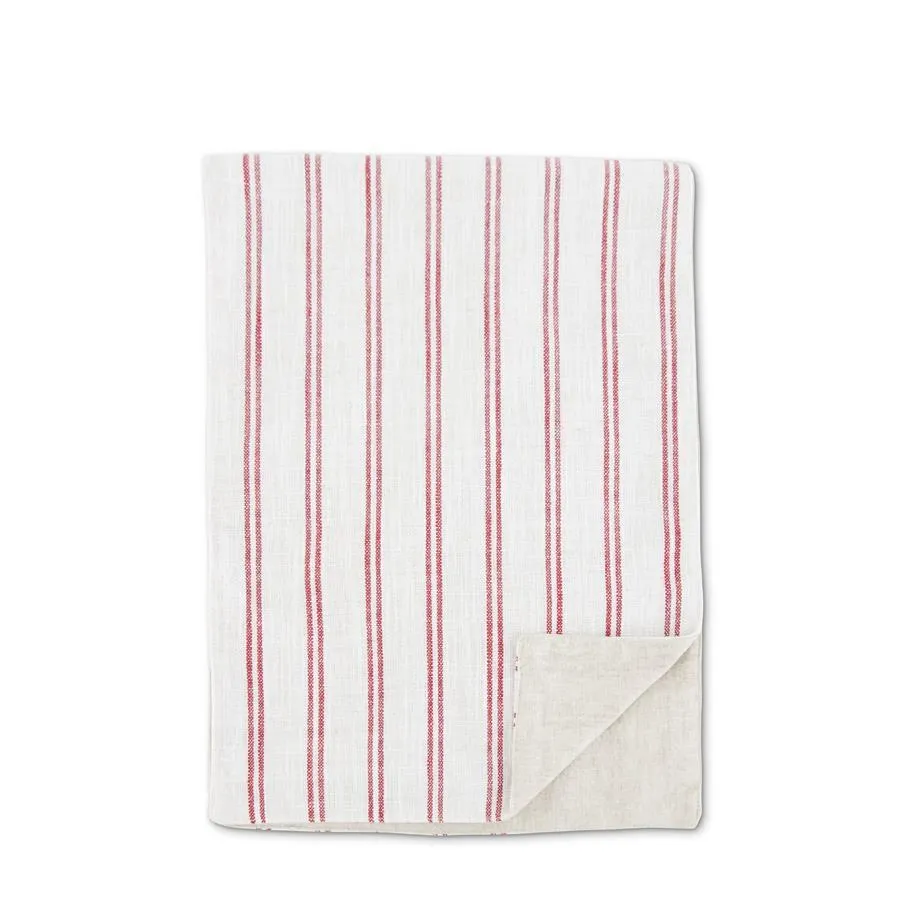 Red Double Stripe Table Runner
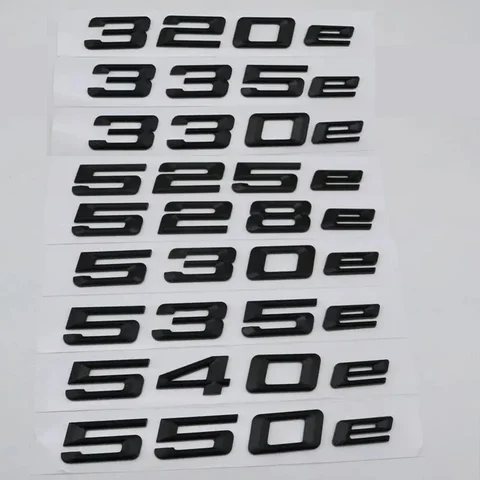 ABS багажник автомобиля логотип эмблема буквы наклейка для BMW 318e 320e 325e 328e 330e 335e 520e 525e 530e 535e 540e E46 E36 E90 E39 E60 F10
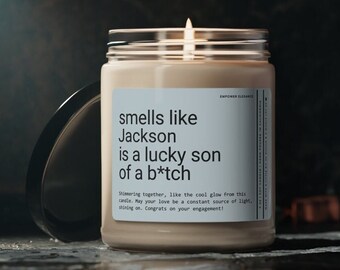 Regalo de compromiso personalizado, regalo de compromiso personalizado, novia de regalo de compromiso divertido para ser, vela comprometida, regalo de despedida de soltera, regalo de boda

---

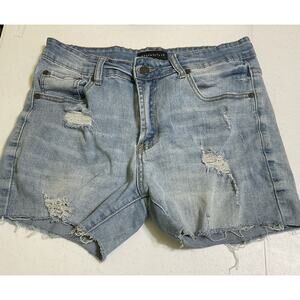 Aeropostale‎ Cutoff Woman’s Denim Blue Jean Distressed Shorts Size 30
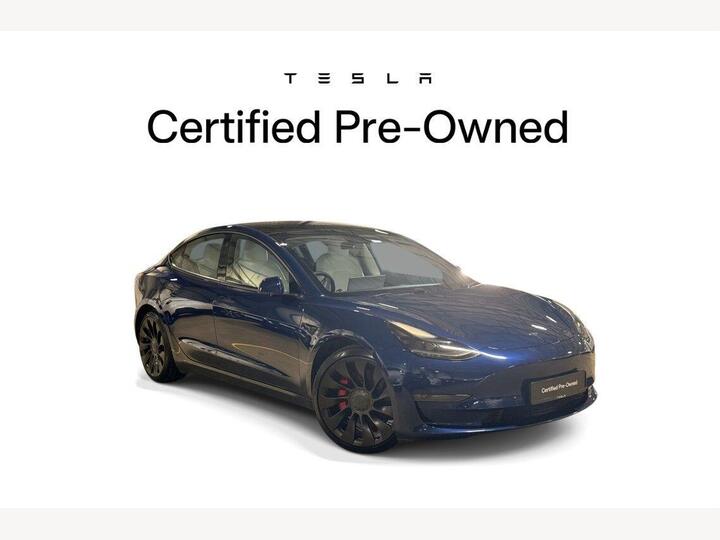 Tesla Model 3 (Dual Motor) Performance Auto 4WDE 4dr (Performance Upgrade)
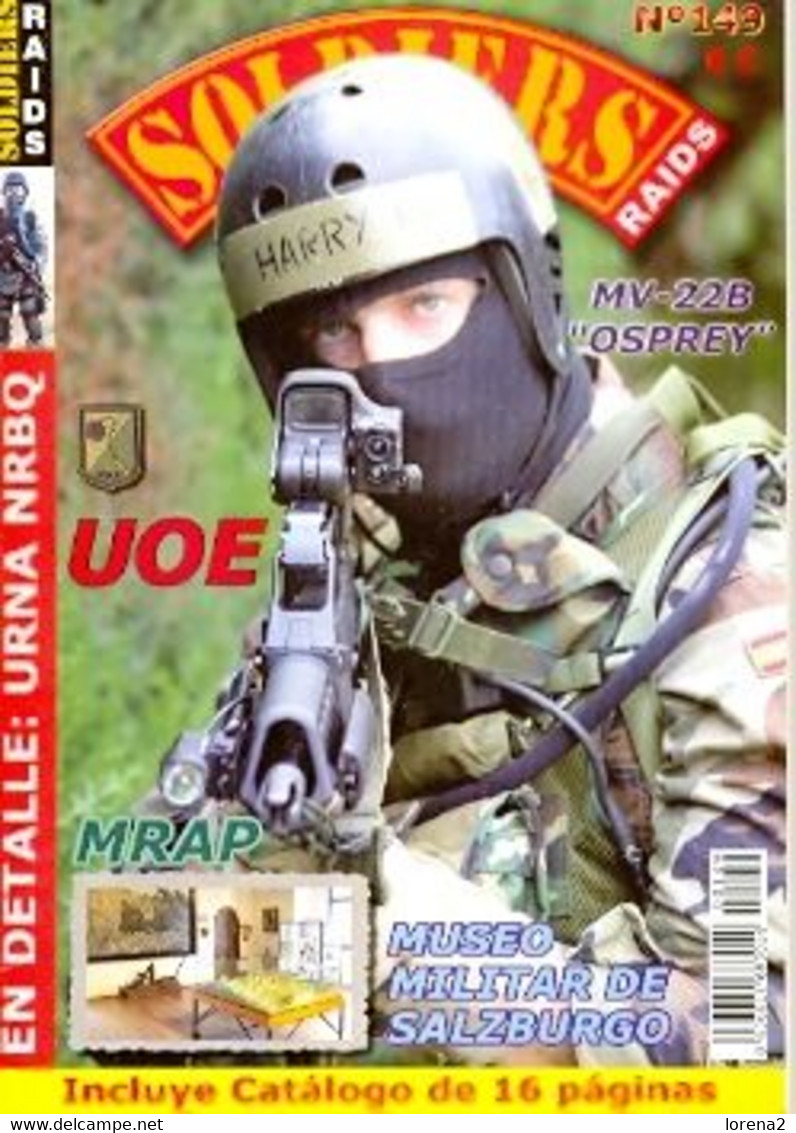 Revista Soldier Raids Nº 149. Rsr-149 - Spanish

* * *

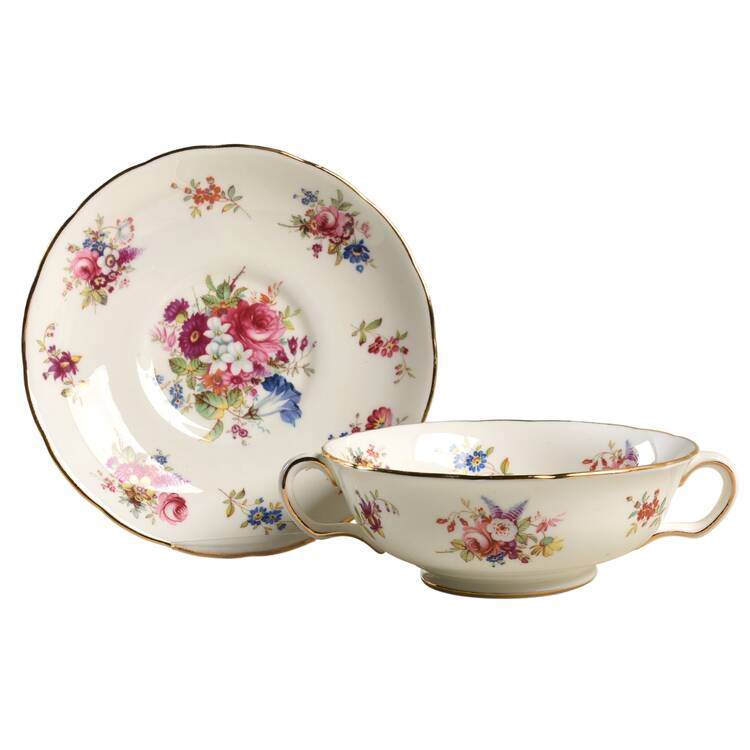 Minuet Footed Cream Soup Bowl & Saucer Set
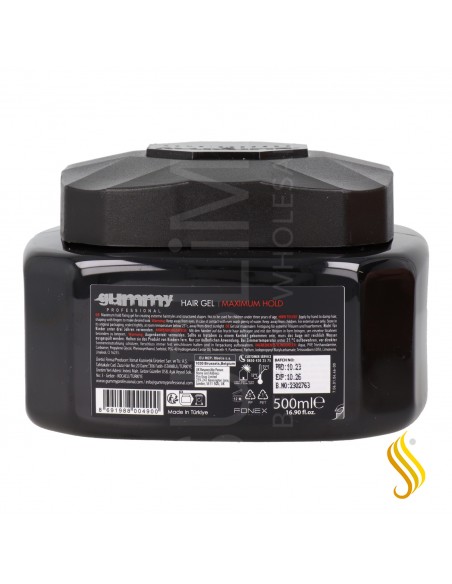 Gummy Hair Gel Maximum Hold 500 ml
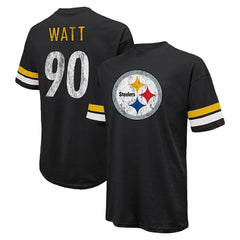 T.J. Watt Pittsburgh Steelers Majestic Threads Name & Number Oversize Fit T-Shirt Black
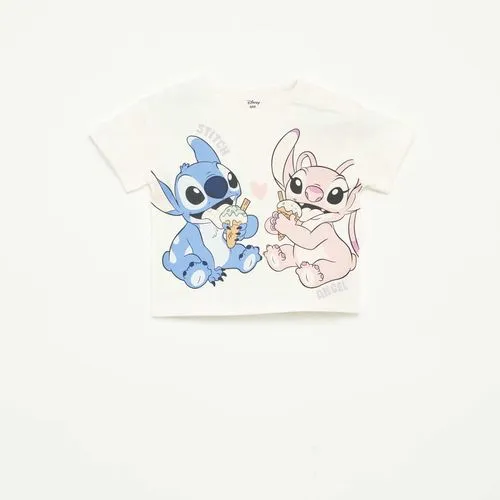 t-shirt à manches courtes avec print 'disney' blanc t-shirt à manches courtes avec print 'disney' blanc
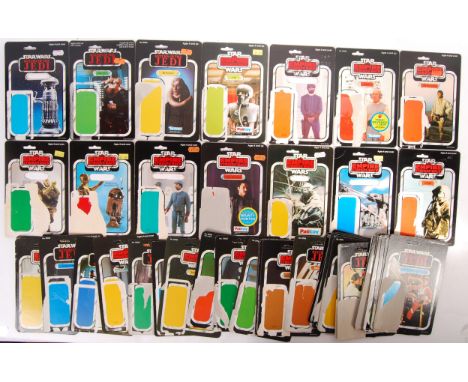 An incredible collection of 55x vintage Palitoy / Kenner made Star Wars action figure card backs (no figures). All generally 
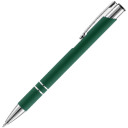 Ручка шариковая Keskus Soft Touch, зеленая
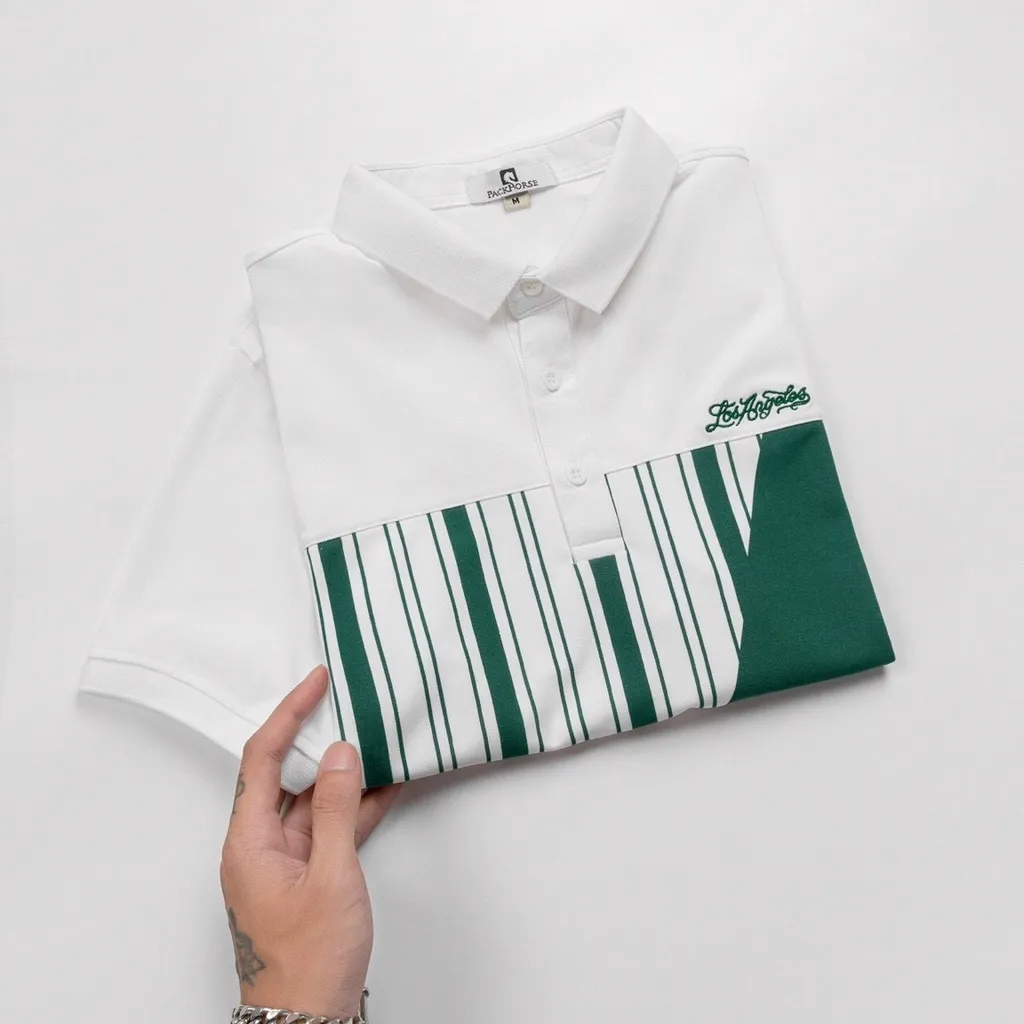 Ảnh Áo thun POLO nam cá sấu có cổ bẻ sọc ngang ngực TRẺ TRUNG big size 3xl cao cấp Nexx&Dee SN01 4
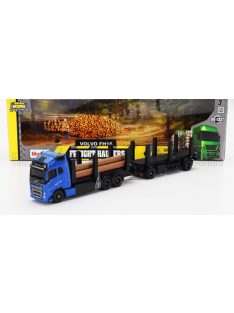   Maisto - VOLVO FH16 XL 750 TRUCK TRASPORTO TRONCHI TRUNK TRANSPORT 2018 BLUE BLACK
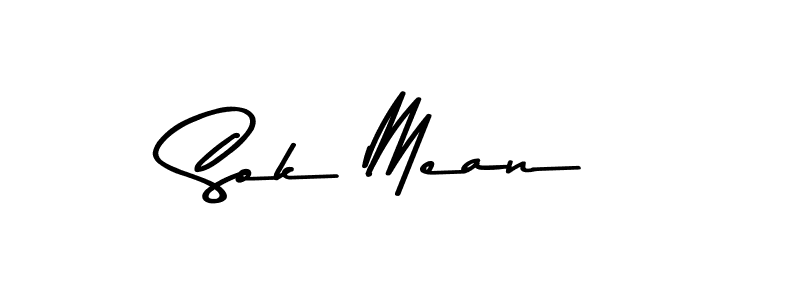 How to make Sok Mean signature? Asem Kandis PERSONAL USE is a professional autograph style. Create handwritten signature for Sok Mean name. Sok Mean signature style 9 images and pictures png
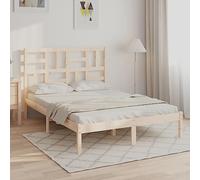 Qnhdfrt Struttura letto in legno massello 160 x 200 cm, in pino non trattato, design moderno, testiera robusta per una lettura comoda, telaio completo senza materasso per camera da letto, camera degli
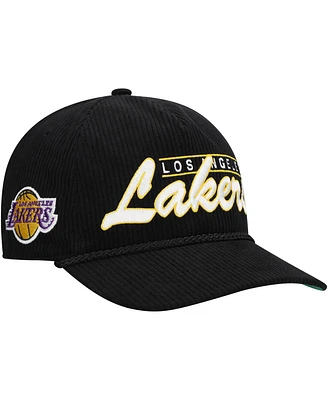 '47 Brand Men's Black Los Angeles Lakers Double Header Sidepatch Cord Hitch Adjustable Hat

- **What the task requires**
Copy the records starting at the one containing "Red Double Stripe Table Runner" and ending at the one containing "Regalo de compromiso personalizado, regalo", switching "Red" to "Green" and keeping everything else the same. Leave the pictures out of your answer.

- **Response**
 Green Double Stripe Table Runner
 ABS багажник автомобиля логотип эмблема буквы наклейка для BMW 318e 320e 325e 328e 330e 335e 520e 525e 530e 535e 540e E46 E36 E90 E39 E60 F10
 Regalo de compromiso personalizado, regalo de compromiso personalizado, novia de regalo de compromiso divertido para ser, vela comprometida, regalo de despedida de soltera, regalo de boda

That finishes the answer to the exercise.